Collect every line of the records below that contains the word "distance", and copy each one out in full.

# START OF Provided information

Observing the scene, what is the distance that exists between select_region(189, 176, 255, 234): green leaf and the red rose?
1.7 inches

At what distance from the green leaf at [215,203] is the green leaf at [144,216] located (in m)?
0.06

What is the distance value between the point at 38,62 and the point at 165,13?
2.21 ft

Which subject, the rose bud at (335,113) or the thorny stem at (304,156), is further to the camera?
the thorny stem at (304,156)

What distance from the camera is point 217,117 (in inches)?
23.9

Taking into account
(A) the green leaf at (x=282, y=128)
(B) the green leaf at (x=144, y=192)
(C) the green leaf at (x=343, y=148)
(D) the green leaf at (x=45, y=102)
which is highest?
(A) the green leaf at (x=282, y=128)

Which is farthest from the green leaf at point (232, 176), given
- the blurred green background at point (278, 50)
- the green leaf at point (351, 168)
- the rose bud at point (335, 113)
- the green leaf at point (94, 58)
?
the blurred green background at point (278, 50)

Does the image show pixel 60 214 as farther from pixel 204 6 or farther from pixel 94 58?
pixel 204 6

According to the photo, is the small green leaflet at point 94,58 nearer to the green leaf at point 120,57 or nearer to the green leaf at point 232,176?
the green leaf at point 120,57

# END OF Provided information

Answer to this task »
Observing the scene, what is the distance that exists between select_region(189, 176, 255, 234): green leaf and the red rose?
At what distance from the green leaf at [215,203] is the green leaf at [144,216] located (in m)?
What is the distance value between the point at 38,62 and the point at 165,13?
What distance from the camera is point 217,117 (in inches)?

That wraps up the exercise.